Город Поти произвел на нас самое отвратительное впечатление. Начать с того, что мы не нашли там ни одного экипажа. Наш багаж тащили в гостиницу рабочие на руках, и сами мы после утомительной дороги должны были идти пешком. Поти — это гнездо знаменитой кавказской лихорадки. При страшной жаре там царит постоянная сырость, следствием которой является такая масса лягушек, что весь вечер и всю ночь город наполнен звуками их противного кваканья, удручающе действующего на нервы не только приезжих, но даже и коренных обывателей.

В гостинице нас встретили тоже не гостеприимно. Свободною оказалась одна только маленькая и грязная комната, в которой, конечно, и поместили Виноградова с его семейством, а я принужден был устроить себе ночлег в коридоре, на импровизированной постели, составленной из нескольких стульев. Избежать ночлега в Поти никак было нельзя, потому что поезд в Тифлис отправлялся только один раз в сутки, а именно в 4 часа утра.

Часов в 6–7 вечера, когда деловая жизнь города сменяется отдыхом и когда по городу начинаются «прогулки», служившие тогда единственным развлечением для жителей, Виноградов оделся в свой истасканный серый халат, ноги обул в туфли и отправился «сделать променаж» по бульвару, предварительно убедив меня составить ему компанию.

— В халате-то? — изумился я.

— Ничего не значит. — серьезно ответил Василий Иванович. — Это город иностранный, и меня примут за своего.

— Но ведь вы здесь еще никого не видели в таком эксцентричном костюме?

— Это все равно. Если и не носят здесь халатов, то подумают, что у нас в Петербурге так одеваются.

— Но неужели вы думаете, что здешние жители так наивны?

— Эво! Конечно, здесь ведь глушь.

Мы вышли на городской бульвар. Там было очень много народа. Все нас не без удивления рассматривали, и до слуха моего донеслось одно из характерных замечаний:

— Должно быть, этот господин сумасшедшего отца водит!

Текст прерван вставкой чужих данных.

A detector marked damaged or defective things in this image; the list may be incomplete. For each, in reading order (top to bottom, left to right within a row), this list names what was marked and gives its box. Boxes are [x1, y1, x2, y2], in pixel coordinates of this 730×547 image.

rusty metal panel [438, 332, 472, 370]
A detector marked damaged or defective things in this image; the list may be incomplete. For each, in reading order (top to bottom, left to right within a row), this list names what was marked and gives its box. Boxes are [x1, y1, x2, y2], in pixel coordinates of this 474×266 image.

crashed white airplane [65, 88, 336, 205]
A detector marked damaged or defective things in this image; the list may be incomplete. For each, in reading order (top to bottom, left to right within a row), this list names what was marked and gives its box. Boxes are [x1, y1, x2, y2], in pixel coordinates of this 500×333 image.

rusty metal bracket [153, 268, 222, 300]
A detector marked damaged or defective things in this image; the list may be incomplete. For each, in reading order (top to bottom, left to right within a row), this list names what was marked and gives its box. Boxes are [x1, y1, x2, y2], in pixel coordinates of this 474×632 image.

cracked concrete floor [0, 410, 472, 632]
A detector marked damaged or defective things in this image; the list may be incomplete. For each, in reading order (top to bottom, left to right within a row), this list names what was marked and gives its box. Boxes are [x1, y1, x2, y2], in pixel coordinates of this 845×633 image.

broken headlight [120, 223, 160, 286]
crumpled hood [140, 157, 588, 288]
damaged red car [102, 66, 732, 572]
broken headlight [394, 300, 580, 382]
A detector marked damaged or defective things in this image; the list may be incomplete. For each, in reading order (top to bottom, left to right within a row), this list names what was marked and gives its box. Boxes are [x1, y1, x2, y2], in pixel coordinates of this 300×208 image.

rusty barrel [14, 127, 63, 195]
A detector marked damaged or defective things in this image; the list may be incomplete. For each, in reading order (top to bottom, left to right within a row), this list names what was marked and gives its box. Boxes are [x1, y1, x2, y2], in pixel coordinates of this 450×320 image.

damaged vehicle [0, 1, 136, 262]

В ту же ночь мы выбрались из Поти. Тогда только что строившаяся еще Поти-Тифлисская железная дорога не имела ни вокзала, ни станции, вместо которой стояли убогие шалаши. И прежде, чем добраться до полотна дороги, нам пришлось переправляться на пароме, при крайне неудобных условиях. Не легче было и на самой железной дороге, где нам несколько раз приходилось перебираться из вагона в вагон, благодаря тому, что не вся линия была пригодна для прихода одного поезда. В силу каких-то сомнений нас заставляли пересаживаться.